**Task goal:**
Answer these from the UMEME passage below:
(a) What return on investment does the concession agreement enshrine?
(b) To what level does UMEME intend to push its investment over the next 10 years?
(c) What is UMEME entitled to at the end of the concession period?

═══ Quoted text ═══

This gives rise to two big challenges on our hands; one is that electricity will increasingly be expensive. UMEME will be forced to seek ERA adjustment to the tariffs to cover both their operational costs, financing costs and the 20% return on investment enshrined in the concession agreement. Secondly, we are increasingly locking ourselves in the “too-big-to-fail” phenomenon that defined the financial and derivatives market in the West just before the financial crisis. UMEME has done investment to the  tune of $224m (over Ugx 500 billion) in the last 8 years and intends to push that up to Ugx 1.1 Trillion in the next 10 years. $172m or 76% of UMEME cumulative investment as at end of 2013 was undepreciated asset base. UMEME recovers its investments through the tariff methodology and at the end of the concession period, is entitled to buy-out amount to be paid in cash. Can government afford to compensate UMEME for the future undepreciated asset stock at the end of the concession agreement? Of course not! We don’t have that kind of money.  Government will have no choice but to extend the UMEME concession agreement by another 10 or 20 years!

═══ Records provided ═══

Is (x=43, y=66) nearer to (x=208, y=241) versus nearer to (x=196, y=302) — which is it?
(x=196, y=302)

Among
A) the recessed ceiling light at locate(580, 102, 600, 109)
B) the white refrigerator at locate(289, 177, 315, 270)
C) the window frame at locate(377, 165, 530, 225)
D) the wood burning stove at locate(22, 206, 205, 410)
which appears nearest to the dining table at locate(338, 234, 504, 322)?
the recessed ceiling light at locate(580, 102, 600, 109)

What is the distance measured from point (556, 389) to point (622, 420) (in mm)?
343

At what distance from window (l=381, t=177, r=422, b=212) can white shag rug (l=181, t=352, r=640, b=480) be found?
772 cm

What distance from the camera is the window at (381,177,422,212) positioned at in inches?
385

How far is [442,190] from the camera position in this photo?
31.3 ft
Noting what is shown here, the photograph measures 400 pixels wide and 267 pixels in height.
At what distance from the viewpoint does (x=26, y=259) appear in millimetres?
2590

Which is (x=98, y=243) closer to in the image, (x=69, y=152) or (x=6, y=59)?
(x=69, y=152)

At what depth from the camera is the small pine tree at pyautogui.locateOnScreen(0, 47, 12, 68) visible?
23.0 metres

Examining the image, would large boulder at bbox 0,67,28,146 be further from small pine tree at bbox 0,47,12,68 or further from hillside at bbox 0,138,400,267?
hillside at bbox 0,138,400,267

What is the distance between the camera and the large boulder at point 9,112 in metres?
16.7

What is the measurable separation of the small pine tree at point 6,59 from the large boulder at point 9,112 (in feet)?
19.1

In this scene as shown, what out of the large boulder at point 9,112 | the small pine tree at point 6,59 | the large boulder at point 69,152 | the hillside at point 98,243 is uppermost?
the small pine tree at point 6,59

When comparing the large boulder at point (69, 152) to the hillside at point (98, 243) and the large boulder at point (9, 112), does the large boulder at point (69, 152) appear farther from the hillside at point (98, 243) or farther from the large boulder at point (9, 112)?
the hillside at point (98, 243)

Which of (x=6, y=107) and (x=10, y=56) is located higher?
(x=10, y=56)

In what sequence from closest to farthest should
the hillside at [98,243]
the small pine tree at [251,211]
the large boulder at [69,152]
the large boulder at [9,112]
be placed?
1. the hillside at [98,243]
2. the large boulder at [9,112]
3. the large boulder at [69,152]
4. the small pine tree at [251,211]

═══

**Final result:**
(a) 20%
(b) Ugx 1.1 Trillion
(c) A buy-out amount to be paid in cash